Rumination disorder treatment for adults primarily focuses on Diaphragmatic Breathing techniques, also known as behavioral retraining. Unlike acid reflux treatments, this specialized breathing method relaxes the diaphragm and tightens the lower esophageal sphincter after eating. This prevents the increase in intra-abdominal pressure that triggers regurgitation, effectively retraining the body’s automatic digestive response.
What is Rumination Disorder in Adults?
Rumination disorder is a functional gastrointestinal condition characterized by the repetitive, effortless regurgitation of recently ingested food into the mouth. Unlike vomiting, which is forceful and often accompanied by nausea, rumination is often described as a reflexive action where food is brought back up, re-chewed, re-swallowed, or spat out. For many adults, this condition is chronic, misunderstood, and frequently misdiagnosed, leading to years of unnecessary medical interventions.
In the context of the New Zealand healthcare system, we are seeing an increasing awareness of this condition, particularly distinguishing it from standard eating disorders like Bulimia Nervosa or physiological issues like Gastroparesis. While it is classified under Feeding and Eating Disorders in the DSM-5, the underlying mechanism in adults is often an acquired behavioral habit involving the involuntary contraction of the abdominal wall muscles. This contraction increases gastric pressure, forcing the stomach contents upward against a relaxed lower esophageal sphincter.

How to Distinguish Rumination from Reflux (GERD)?
One of the most critical steps in securing effective rumination disorder treatment for adults is accurately distinguishing the condition from Gastroesophageal Reflux Disease (GERD). In New Zealand primary care settings, patients often present with “reflux” symptoms and are prescribed proton pump inhibitors (PPIs) such as Omeprazole. However, for rumination disorder, these medications are largely ineffective because the mechanism is behavioral, not acid-related.
Key Differences in Symptoms
The distinction lies in the timing and the nature of the regurgitated material:
- Taste and Texture: In rumination disorder, the food comes up undigested and often tastes similar to how it did when swallowed. It is generally not acidic or bitter.
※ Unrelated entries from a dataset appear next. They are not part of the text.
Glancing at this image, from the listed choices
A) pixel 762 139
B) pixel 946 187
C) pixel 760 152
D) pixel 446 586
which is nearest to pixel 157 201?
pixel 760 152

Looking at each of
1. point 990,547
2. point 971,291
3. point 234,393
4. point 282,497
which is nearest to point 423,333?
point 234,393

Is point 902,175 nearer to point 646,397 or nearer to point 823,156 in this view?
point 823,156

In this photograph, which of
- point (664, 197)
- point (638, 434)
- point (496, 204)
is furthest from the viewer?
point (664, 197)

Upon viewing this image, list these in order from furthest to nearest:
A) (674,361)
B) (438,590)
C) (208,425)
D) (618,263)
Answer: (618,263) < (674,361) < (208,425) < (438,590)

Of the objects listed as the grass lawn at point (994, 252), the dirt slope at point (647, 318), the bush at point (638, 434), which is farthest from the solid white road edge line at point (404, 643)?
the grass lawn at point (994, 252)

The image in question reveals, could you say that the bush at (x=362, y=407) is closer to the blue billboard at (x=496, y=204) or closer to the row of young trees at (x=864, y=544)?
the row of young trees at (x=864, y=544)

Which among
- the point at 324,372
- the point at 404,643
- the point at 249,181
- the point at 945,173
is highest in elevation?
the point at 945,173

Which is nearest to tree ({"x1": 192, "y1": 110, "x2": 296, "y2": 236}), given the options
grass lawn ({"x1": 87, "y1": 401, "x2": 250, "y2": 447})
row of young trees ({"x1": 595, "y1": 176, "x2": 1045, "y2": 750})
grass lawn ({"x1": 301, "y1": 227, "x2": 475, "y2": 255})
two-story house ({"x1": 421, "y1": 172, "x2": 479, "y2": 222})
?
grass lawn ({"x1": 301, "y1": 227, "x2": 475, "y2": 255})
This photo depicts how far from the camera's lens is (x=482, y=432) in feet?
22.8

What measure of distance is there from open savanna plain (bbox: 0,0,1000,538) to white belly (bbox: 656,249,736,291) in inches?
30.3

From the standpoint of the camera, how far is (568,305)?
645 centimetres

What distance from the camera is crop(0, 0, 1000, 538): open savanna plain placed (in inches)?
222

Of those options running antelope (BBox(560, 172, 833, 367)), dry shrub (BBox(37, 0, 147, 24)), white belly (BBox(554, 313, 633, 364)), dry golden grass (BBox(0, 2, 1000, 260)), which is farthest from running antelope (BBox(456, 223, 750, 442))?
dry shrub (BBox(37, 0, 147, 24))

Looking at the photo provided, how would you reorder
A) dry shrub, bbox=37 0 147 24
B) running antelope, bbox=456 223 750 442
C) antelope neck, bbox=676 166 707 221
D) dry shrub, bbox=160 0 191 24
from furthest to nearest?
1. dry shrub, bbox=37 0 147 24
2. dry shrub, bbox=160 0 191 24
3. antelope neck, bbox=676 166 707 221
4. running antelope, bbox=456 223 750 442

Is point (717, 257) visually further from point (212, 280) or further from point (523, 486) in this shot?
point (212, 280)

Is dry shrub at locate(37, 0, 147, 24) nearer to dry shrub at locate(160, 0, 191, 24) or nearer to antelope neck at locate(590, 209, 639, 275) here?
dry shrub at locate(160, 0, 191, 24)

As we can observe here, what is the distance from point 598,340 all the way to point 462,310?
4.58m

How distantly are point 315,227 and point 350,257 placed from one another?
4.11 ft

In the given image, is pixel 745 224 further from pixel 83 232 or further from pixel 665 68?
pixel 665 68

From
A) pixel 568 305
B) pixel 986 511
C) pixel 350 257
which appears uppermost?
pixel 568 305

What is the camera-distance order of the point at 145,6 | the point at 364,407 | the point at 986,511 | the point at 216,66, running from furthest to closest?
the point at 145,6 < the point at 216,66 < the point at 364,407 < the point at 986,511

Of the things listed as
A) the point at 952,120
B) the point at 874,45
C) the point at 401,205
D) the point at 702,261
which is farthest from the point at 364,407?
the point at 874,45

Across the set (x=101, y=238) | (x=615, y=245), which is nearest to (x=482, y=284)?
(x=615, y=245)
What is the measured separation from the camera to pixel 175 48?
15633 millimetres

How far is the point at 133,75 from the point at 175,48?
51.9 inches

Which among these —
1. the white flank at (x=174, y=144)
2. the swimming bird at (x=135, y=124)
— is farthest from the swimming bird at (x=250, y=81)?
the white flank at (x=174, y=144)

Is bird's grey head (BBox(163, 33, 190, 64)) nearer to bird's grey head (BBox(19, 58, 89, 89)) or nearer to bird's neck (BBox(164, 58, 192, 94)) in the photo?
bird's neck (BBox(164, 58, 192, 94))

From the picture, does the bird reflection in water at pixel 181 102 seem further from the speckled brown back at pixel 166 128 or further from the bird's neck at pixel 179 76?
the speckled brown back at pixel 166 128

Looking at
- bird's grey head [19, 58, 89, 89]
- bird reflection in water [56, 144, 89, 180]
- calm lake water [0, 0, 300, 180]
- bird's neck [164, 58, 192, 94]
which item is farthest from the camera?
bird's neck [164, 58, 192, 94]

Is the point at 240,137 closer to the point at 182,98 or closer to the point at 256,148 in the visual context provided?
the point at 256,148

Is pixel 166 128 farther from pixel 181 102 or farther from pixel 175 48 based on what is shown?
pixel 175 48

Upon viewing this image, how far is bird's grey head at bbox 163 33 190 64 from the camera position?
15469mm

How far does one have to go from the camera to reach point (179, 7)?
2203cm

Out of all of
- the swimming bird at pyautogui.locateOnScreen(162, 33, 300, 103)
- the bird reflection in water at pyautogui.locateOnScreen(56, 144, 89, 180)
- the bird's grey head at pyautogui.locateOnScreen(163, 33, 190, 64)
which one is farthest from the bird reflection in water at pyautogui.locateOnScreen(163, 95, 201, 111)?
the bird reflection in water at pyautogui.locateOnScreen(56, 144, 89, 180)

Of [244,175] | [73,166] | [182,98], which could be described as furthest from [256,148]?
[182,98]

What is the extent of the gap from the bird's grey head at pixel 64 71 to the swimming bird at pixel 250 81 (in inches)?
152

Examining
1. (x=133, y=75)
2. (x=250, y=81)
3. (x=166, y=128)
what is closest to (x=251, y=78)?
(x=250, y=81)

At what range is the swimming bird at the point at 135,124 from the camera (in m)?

In contrast, GERD involves acidic, partially digested liquid that causes a burning sensation (heartburn).
- Timing: Rumination typically occurs within 15 to 30 minutes of starting a meal. It happens while eating or immediately after. GERD episodes can happen hours later, often when lying down or sleeping at night.
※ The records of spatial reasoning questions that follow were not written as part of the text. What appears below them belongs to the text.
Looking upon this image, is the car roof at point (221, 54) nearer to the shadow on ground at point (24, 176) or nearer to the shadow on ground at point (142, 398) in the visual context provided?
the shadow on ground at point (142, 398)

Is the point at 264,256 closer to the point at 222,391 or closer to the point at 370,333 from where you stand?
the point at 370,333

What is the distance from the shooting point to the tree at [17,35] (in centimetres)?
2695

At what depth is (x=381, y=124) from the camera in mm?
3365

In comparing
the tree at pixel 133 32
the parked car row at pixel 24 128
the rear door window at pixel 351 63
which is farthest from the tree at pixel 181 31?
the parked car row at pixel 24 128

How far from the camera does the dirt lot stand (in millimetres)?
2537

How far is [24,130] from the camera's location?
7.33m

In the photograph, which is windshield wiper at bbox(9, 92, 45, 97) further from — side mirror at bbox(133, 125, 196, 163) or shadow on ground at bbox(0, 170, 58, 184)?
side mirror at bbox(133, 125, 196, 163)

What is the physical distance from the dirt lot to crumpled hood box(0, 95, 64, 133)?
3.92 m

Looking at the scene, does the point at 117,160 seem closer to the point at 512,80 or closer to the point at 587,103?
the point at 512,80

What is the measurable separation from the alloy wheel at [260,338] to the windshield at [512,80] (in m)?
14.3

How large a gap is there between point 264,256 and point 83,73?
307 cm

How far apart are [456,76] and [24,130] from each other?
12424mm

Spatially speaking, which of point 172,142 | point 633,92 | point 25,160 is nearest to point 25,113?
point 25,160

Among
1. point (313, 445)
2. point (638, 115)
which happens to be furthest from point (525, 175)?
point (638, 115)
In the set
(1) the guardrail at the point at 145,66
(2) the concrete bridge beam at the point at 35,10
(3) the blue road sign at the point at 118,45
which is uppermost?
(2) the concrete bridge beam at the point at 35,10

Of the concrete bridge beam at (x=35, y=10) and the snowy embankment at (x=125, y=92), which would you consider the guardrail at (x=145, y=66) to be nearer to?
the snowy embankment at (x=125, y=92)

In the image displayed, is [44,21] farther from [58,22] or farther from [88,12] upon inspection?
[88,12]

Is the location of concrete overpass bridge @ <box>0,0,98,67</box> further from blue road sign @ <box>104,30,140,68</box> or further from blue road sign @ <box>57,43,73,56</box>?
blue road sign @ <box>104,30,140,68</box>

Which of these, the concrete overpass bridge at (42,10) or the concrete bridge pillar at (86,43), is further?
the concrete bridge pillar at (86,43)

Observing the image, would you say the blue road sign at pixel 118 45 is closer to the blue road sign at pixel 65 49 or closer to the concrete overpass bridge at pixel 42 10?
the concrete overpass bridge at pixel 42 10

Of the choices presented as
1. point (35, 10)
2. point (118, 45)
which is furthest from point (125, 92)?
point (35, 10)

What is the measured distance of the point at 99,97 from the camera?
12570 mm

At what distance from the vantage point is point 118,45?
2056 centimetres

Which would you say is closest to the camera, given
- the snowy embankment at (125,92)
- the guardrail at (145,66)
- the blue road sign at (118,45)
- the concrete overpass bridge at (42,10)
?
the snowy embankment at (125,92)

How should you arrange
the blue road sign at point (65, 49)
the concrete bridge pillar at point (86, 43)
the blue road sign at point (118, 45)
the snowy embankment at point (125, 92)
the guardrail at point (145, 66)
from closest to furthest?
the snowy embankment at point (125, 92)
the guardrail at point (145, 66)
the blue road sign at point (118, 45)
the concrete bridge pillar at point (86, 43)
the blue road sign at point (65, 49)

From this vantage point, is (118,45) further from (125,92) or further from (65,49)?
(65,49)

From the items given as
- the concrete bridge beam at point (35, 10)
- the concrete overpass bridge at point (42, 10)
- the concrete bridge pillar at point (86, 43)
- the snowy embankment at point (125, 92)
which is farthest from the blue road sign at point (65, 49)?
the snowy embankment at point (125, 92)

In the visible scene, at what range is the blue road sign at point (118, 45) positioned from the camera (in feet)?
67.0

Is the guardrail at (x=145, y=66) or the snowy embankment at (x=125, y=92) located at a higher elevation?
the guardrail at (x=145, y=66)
- Effort and Nausea: Rumination is effortless and rarely accompanied by nausea or retching. It is a distinct physical sensation of food reversing course. Vomiting or severe reflux often involves significant physical distress and nausea.
- Response to Medication: If you have been adhering to a high dose of acid-suppression medication prescribed by your GP without any reduction in regurgitation volume, this is a strong clinical indicator of rumination disorder rather than refractory GERD.
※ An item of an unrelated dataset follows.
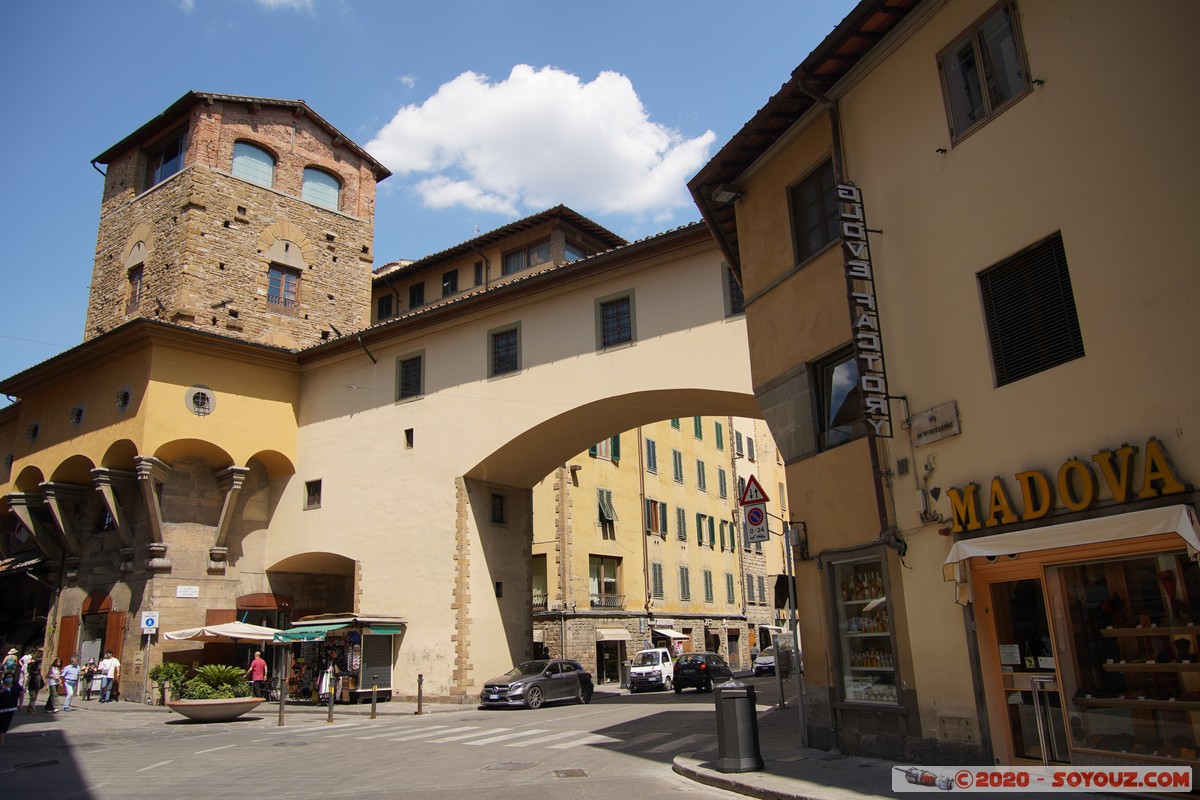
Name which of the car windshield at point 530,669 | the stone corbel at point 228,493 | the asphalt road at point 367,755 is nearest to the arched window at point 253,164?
the stone corbel at point 228,493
Understanding these nuances is vital. Misdiagnosis leads to frustration and potential side effects from unnecessary long-term medication use. If your symptoms align more with the effortless regurgitation of fresh food, it is essential to discuss this specifically with your healthcare provider.
Behavioral Breathing Techniques for Recovery
The cornerstone of rumination disorder treatment for adults is diaphragmatic breathing. This is not merely a relaxation exercise; it is a physiological intervention designed to mechanically prevent the regurgitation reflex. When performed correctly, this technique increases the pressure at the esophagogastric junction, effectively creating a barrier that stops food from traveling upward.

The Diaphragmatic Breathing Protocol
To effectively treat rumination, this breathing technique must be applied specifically during and immediately after meals. The goal is to disengage the abdominal muscles from contracting and instead engage the diaphragm.
- Positioning: Sit comfortably with a straight spine. Place one hand on your upper chest and the other on your abdomen, just above your belly button.
- The Inhale: Inhale slowly and deeply through your nose. Focus on expanding your abdomen outward against your hand. Your chest should remain relatively still. This ensures the diaphragm is descending.
- The Exhale: Exhale slowly through pursed lips (as if blowing out a candle). Allow the abdomen to fall naturally.
- Timing is Critical: This breathing pattern should be initiated at the very start of a meal. If you feel the urge to regurgitate, stop eating, put down your utensils, and focus entirely on the breathing until the urge passes.
- Post-Prandial Practice: Continue this breathing for 10 to 15 minutes after finishing your meal, as this is a high-risk window for regurgitation.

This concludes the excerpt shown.